— Этот Диокл…
— Один из друзей моей жены. Только… ближе, чем друг.
— Это подозрения, консул? Или у вас есть достоверные сведения?
— У меня есть глаза! — он, казалось, осознал иронию того, что назвал свое слабое зрение надежным свидетелем, и вздохнул. — Я никогда не ловил их с поличным, если ты это имеешь в виду. У меня нет доказательств. Но каждый раз, когда она проводила встречу со своими друзьями в этом доме, валяясь на диванах и читая друг другу сочинения, они оба, казалось, всегда уединялись в углу сами по себе. Шепот… смех… — он стиснул челюсть. — Меня же выставят дураком, позволяющим своей жене развлекаться с ее любовником под моей собственной крышей! Я так разозлился, когда он был здесь в последний раз, я… я устроил сцену. Я прогнал их всех, и сказала Семпронии, что Диокл больше никогда не войдет в этот дом. Когда она запротестовала, я приказал ей никогда больше не разговаривать с ним. Ведь я ее муж и имею право указывать, с кем она может и с кем не может общаться! Семпрония это понимает. Почему она не захотела просто подчиниться моей воле? Вместо этого она взялась спорить. Она изводила меня, как гарпия — я никогда не слышал таких слов от женщины! Она как раз упирала на то, что у меня нет доказательств, что ее отношения с этим мужчиной выходят за рамки приличия. В конце концов, я запретил пускать сюда весь круг ее друзей и приказал Семпронии не выходить из дома даже по своим обязанностям. Когда ее хотят увидеть, она просто должна отвечать: «Жена консула сожалеет, но она плохо себя чувствует!». Так продолжается уже почти месяц. Напряжение в этом доме…
— Но у нее осталась одна официальная обязанность.
— Да, она диктует светские темы для Ежедневных известий. Для этого ей не нужно выходить из дома. Заходят жены сенаторов — респектабельные посетители по-прежнему здесь приветствуются — и они сообщают ей все, что для этого нужно. Если ты спросишь мое мнение, то меня этот раздел новостей ужасно утомляет, даже больше, чем спортивные новости. Я бросаю на него лишь беглый взгляд, чтобы увидеть, упоминаются ли влиятельные семьи и правильно ли написаны их имена. Семпрония это знает.

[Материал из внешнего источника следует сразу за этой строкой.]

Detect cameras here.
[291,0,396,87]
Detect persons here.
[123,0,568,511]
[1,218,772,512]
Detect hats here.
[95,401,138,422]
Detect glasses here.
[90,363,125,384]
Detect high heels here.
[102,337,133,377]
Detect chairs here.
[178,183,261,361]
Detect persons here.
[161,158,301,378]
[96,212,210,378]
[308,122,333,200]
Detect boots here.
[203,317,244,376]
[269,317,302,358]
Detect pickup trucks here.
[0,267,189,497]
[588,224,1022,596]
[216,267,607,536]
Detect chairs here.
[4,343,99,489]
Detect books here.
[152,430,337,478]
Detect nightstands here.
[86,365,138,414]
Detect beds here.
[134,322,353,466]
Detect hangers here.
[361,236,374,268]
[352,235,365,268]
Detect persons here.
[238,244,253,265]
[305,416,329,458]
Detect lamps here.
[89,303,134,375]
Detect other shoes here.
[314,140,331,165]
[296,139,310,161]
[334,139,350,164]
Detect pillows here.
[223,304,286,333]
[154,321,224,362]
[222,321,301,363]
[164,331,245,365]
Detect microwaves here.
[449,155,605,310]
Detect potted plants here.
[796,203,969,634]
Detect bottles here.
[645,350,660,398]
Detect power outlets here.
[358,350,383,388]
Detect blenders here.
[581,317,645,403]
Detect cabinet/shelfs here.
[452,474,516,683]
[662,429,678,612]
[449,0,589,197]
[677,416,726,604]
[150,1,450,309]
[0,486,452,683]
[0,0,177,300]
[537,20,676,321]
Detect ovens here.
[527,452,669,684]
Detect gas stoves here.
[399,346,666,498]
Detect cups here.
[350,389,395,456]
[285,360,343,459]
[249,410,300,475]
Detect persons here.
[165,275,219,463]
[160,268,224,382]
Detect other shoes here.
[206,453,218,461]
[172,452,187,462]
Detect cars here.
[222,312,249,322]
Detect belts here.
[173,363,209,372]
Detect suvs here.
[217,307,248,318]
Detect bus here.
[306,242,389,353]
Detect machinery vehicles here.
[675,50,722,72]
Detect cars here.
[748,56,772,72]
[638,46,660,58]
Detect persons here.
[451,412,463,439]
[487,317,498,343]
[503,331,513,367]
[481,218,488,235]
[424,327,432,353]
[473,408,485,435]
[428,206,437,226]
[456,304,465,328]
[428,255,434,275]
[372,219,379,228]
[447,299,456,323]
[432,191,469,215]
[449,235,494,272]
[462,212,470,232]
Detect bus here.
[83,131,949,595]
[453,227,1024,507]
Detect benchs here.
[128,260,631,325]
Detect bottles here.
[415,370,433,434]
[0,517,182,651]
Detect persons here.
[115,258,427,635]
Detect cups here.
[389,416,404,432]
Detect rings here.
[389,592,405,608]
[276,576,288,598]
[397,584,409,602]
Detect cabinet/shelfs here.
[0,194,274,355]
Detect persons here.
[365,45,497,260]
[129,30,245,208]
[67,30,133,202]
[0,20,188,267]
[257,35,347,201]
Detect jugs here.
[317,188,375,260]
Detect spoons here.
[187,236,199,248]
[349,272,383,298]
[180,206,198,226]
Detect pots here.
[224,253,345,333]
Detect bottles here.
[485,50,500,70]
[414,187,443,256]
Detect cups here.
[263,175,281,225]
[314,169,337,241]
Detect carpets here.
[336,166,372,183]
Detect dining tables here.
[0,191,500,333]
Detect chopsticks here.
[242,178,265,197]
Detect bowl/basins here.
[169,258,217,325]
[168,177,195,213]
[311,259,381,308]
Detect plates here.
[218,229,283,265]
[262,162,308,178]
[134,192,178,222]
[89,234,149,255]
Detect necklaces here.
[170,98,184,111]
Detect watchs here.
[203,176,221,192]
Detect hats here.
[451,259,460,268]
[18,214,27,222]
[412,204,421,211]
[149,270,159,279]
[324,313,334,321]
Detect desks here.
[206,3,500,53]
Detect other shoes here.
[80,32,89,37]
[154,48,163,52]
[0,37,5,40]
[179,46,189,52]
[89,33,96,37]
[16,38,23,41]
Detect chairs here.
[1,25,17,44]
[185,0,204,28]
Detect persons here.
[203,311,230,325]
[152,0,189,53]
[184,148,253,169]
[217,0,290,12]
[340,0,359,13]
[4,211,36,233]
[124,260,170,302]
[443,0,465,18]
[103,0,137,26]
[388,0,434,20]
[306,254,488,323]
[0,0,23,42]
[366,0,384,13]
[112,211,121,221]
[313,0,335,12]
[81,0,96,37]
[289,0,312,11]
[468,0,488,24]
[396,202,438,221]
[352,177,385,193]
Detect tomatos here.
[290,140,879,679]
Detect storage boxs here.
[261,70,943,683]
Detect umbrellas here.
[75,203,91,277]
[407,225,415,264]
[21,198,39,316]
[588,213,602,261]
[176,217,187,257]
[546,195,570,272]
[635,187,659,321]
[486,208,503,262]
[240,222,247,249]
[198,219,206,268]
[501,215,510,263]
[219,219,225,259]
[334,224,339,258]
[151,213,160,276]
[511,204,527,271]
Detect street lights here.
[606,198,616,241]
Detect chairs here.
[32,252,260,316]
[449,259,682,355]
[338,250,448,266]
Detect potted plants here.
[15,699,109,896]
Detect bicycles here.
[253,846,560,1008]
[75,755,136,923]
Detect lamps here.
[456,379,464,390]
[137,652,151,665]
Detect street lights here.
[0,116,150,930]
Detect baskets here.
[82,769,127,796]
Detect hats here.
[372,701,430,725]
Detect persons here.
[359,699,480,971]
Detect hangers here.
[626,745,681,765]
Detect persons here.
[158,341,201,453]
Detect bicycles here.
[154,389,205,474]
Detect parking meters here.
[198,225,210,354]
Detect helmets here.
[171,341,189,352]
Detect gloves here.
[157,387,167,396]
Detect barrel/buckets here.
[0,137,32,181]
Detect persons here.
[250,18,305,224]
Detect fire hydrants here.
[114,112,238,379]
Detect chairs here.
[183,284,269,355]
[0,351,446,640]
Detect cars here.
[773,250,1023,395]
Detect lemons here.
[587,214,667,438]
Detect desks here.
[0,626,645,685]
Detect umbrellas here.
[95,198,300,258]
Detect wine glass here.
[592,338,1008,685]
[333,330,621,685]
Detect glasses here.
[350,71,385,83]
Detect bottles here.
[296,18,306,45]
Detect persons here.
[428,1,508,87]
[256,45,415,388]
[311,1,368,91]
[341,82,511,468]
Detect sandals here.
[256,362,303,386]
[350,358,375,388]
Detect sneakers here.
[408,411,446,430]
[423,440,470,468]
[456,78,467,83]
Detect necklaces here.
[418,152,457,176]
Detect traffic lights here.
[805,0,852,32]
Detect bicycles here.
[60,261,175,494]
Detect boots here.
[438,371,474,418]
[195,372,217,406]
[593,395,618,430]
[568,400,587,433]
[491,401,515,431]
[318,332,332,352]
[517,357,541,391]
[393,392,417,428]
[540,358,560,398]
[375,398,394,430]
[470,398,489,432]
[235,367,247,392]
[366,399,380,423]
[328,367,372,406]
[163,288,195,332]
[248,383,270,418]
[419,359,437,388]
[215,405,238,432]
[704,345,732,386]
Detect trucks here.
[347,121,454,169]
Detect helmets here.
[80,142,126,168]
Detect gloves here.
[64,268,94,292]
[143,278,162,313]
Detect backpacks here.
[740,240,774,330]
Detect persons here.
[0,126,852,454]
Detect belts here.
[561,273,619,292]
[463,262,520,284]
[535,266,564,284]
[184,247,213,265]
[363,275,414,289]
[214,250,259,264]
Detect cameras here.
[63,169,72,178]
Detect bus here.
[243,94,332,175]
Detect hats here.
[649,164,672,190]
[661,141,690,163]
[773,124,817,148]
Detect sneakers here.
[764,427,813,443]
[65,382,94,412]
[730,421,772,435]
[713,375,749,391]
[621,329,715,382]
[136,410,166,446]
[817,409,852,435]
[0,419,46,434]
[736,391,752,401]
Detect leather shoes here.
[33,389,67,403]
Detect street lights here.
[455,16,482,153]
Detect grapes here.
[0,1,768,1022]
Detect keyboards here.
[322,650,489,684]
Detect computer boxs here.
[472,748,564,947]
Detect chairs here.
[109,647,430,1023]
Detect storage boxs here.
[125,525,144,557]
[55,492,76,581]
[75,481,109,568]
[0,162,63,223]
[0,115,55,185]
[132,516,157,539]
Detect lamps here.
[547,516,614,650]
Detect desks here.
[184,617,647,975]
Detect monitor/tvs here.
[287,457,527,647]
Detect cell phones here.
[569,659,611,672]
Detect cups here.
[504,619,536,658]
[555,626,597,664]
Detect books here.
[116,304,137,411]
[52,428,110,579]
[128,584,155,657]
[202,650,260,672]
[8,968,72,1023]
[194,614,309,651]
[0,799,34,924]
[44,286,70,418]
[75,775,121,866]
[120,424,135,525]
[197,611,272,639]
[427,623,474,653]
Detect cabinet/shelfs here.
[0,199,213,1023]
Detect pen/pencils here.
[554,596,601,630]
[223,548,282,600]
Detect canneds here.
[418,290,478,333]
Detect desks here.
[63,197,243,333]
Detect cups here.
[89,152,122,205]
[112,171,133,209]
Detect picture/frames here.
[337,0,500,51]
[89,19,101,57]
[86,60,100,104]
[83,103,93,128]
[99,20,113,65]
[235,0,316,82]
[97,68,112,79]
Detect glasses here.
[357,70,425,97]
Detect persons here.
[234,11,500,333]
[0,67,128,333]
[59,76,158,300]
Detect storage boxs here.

Вот почему она и подумала, что может незамеченным послать свое маленькое послание Диоклу через Ежедневные известия. = Он взглянул на портрет и поиграл челюстью взад и вперед. — Мое внимание привлекло слово «книжный червь». Когда мы только поженились, она дала мне такое невинное прозвище: «Мой старый книжный червь». Полагаю, она теперь называеи меня так и за моей спиной, смеясь и шутя с такими друзьями, как этот возничий!
— А Сафо?
— Ее друзья иногда так ее называют.
— Как вы думаете, почему обращение адресовано Диоклу?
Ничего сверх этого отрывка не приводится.